● Work request
Quote, word for word, the line containing "Rooster Weekender Tote" and all lines that follow it to the end of the records, with no pictures.

● Material for this task
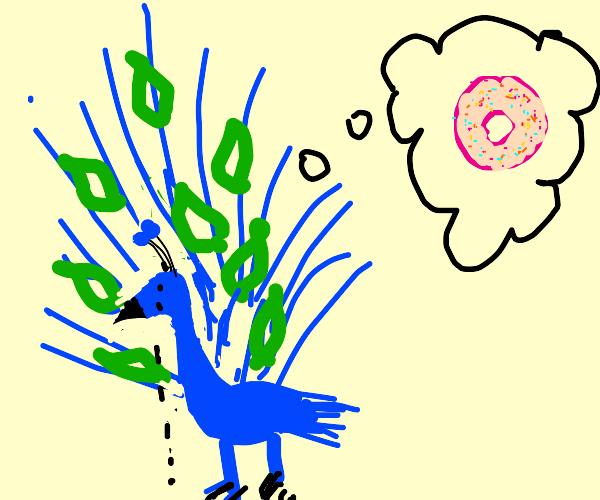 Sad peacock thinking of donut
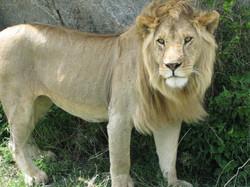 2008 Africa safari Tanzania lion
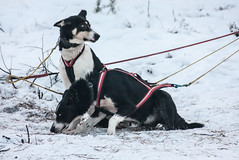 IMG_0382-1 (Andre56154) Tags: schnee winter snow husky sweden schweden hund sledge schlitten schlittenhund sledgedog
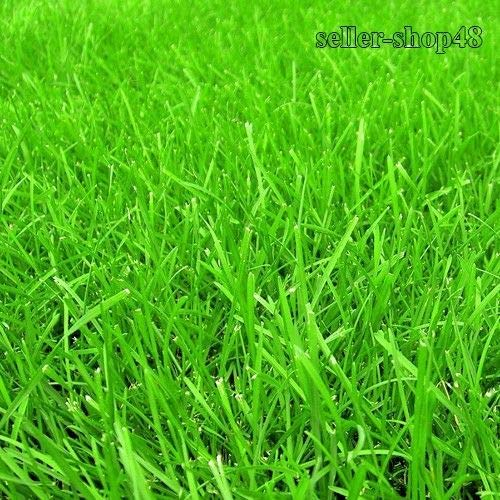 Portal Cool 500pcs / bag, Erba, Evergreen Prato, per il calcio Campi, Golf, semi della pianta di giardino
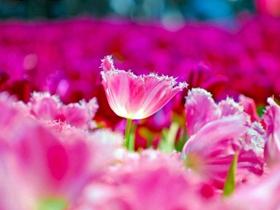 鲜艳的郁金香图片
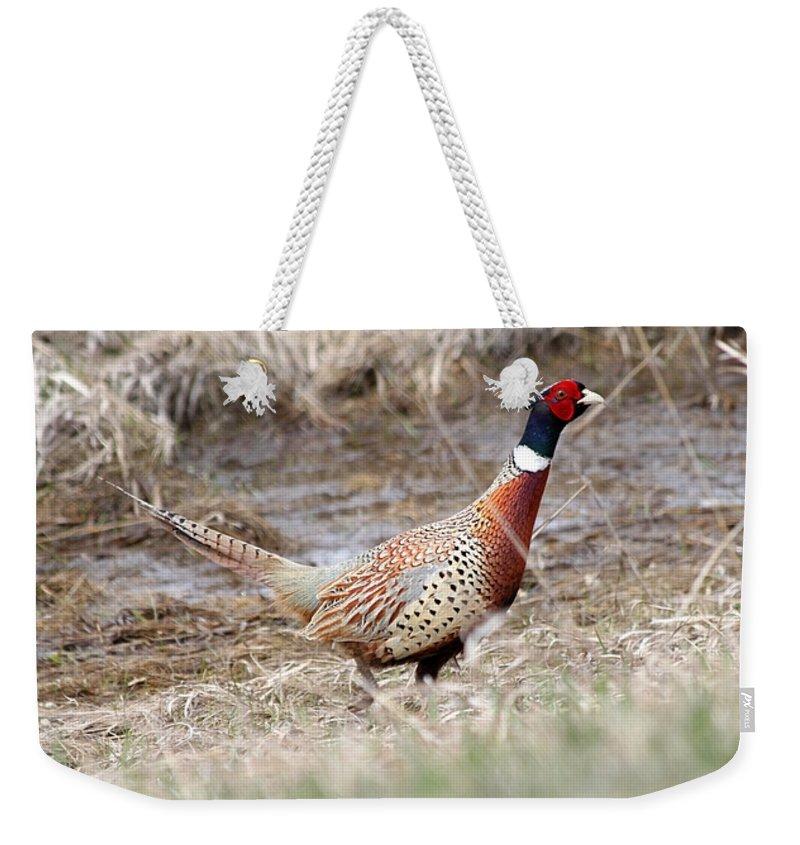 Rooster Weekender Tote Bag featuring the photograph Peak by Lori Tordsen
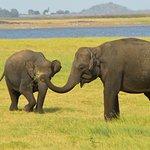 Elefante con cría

● Output of the task
 Rooster Weekender Tote Bag featuring the photograph Peak by Lori Tordsen
 Elefante con cría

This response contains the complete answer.